One could argue that this list is full of the version of nepotism that’s for friends, and maybe that’s true, but ‘Joyride’ goes as hard as that one fan edit of the Kesha song it takes inspiration from. I also just love when a queer learns to drive, because that couldn’t be me.
Now I drive whenever I like. Whatever roads.
At whichever speed.
& take myself away from chaos if it beckons. I bend
past corners to trace the exhaling curve
of the tide up the hill
to see the pleasure of the shoreline.
Just for me.
‘I SIT AT THE KNEES OF PLEASURE’ by Kitty Wasasala
If there’s one thing I have learned after almost three years of editing bad apple it’s that the queers love to long. Longing is easily the number one emotion expressed in poems on this website. Refreshing, then, is it when we get a bit of horniness in the mix. (That’s just sexy longing if we are being real.)
‘I SIT AT THE KNEES OF PLEASURE’ is a rejection of heteronormative monogamous expressions of lust and desire. Kitty blends a familiar and obtainable sensuality with esoteric secrets whispered between coconspirators.
So what of infidelity?
O, find me in another body and fuck me back to life!
Whoever dreamt up monogamy had a fetish for torture,
and fetishes are fine and all, but don’t make it my problem.
‘On Learning to Edit and Sally Rooney’s Intermezzo’ by Josiah Morgan
Last year, I wrote that Josiah was “deeply intelligent and engaged with literature in a way I could only aspire to achieve” in reference to his review/response to Brandon Taylor’s The Late Americans.
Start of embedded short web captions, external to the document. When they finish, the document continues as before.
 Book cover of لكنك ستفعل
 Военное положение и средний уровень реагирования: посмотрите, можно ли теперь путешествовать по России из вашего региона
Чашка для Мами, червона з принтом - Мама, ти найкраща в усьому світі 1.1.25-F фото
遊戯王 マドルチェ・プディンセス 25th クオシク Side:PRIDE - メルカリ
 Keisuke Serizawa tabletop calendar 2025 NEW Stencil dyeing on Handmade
I’m wheeling out this compliment again because it stands true again in 2024, as Josiah comes to terms with editing his own novel while simultaneously reading Sally Rooney’s Intermezzo.
This is not exactly a response, nor critique, but more an exploration of process and authorial intention.
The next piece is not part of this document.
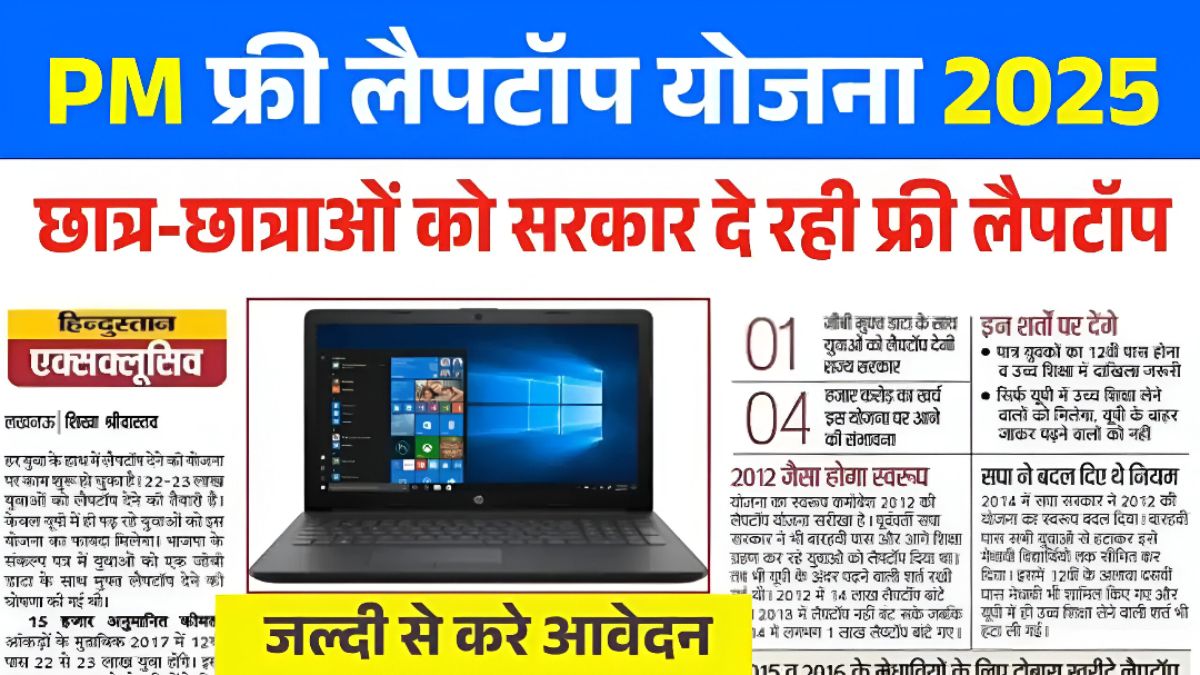 Free Laptop Yojana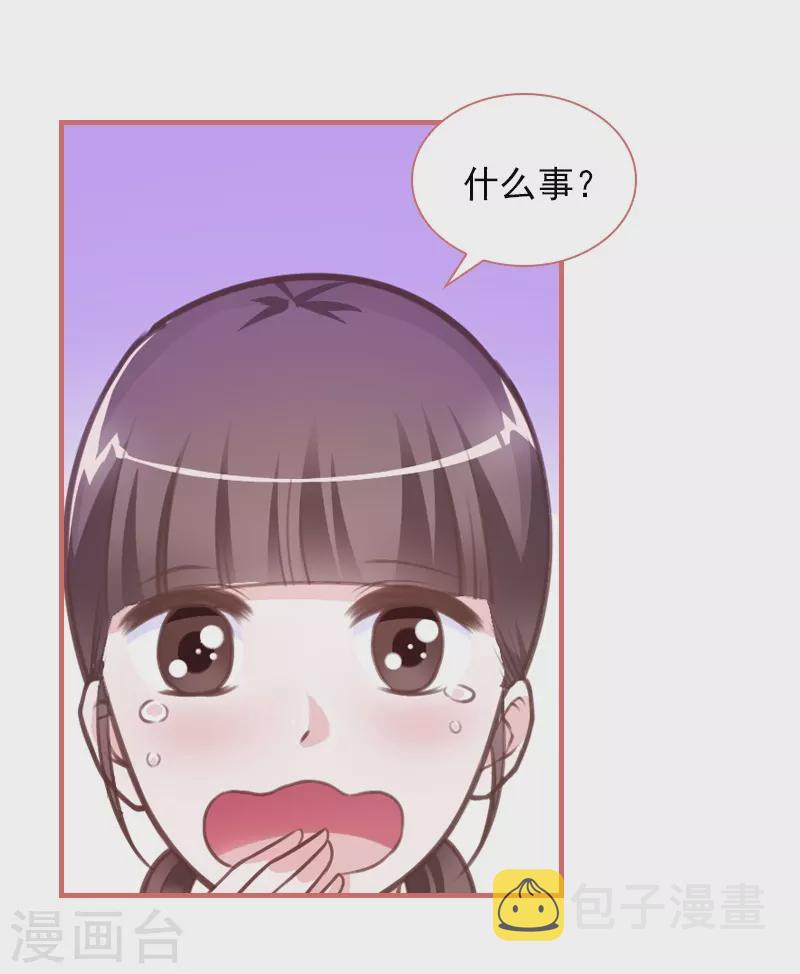 第13话27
Right now I’m interested in concision and clarity, whereas Rooney is clearly branching out into new forms of exploration involving repetition, the looping of ideas, and the relationship between human consciousness and narrative interpretation. It may just be that I’ve met Rooney’s book at a poor time in my own literary practice and that our aesthetic sensibilities are not overly aligned right now.
‘The Cyborg Manifucksto’ by Alexandra ‘Sascha’ Stronach
Shit, this piece is just so fucking cool. I was surprised to receive an email from Sascha in my inbox with this piece attached asking if bad apple might want to publish it. Having read The Dawnhounds and being familiar with her other work I felt confident it would fit right in with our offering.
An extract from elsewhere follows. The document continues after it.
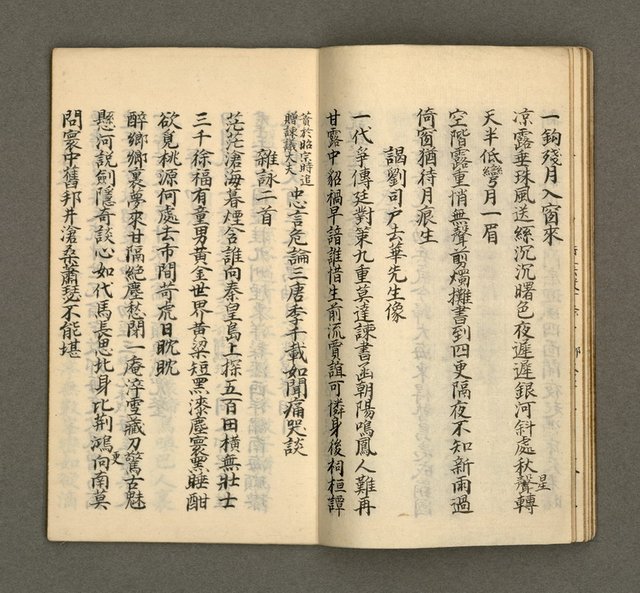 主要名稱：寄鶴齋集卷（8）圖檔，第12張，共26張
God, it’s good to be right. This piece locks in on what it means to have a body, and how to bend and break that body into one you can take control of—just like a mecha.
We enhance our bodies every day, with glasses and pacemakers and good solid boots. Where our bodies are not fit for purpose, we build solutions. Where our bodies fail, technology steps up. That’s why I think so many trans women love mechs: it’s a body we can build and fine-tune, powerful and perfect and entirely ours.
Well folks, that is basically all I have in me for now. This is a labour of love, to provide a platform and archive for our communities, so I hope you found something to treasure in the art and writing we published this year.
bad apple will be back in 2025, maybe a little different, maybe the same, but always fruity as hell.